__Task goal__. Transcribe the full listing without changing a word, and omit its pictures.

__Extracted information__.
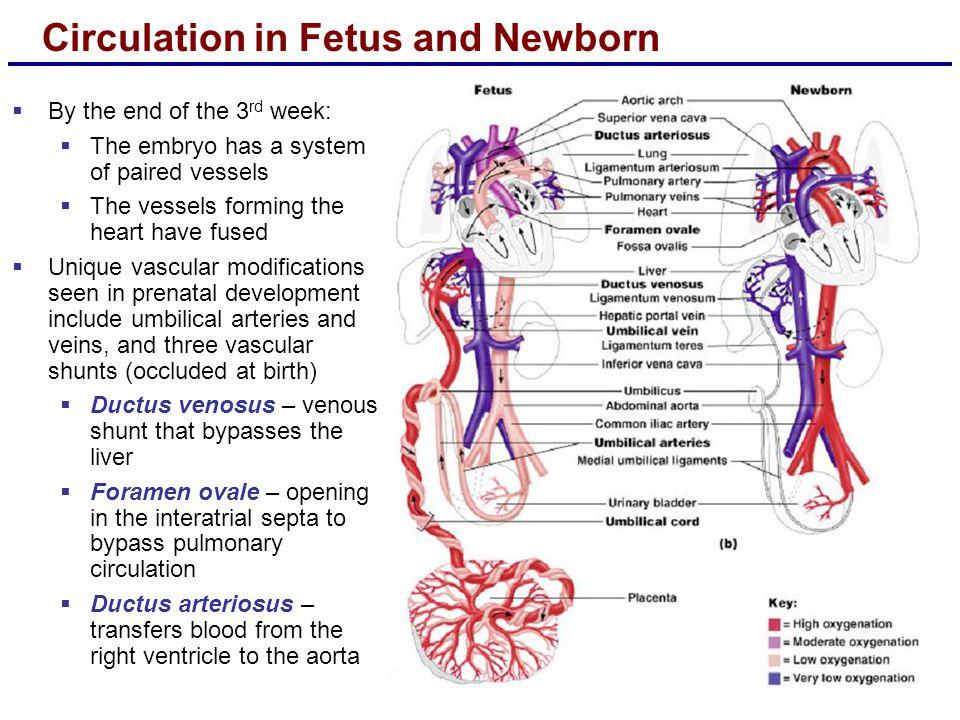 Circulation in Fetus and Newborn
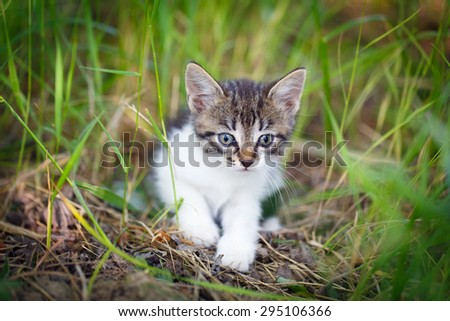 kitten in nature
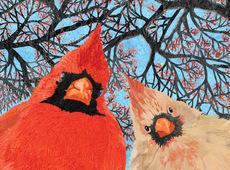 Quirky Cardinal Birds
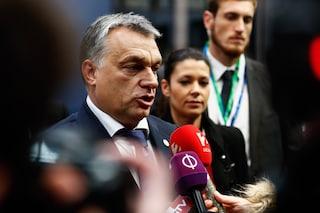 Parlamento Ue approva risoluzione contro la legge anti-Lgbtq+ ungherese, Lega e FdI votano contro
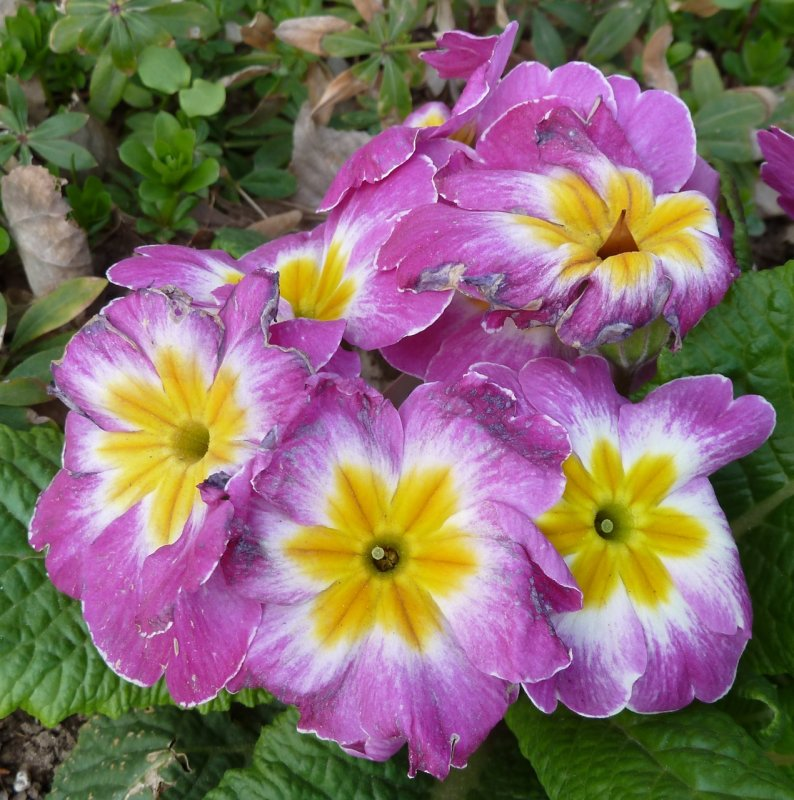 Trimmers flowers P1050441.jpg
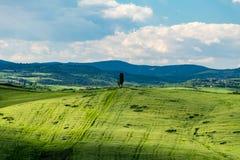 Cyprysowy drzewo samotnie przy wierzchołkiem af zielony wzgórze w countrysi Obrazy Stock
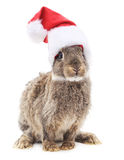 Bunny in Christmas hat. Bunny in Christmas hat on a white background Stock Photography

__Answer section__.
 Circulation in Fetus and Newborn
 kitten in nature
 Quirky Cardinal Birds
 Parlamento Ue approva risoluzione contro la legge anti-Lgbtq+ ungherese, Lega e FdI votano contro
 Trimmers flowers P1050441.jpg
 Cyprysowy drzewo samotnie przy wierzchołkiem af zielony wzgórze w countrysi Obrazy Stock
 Bunny in Christmas hat. Bunny in Christmas hat on a white background Stock Photography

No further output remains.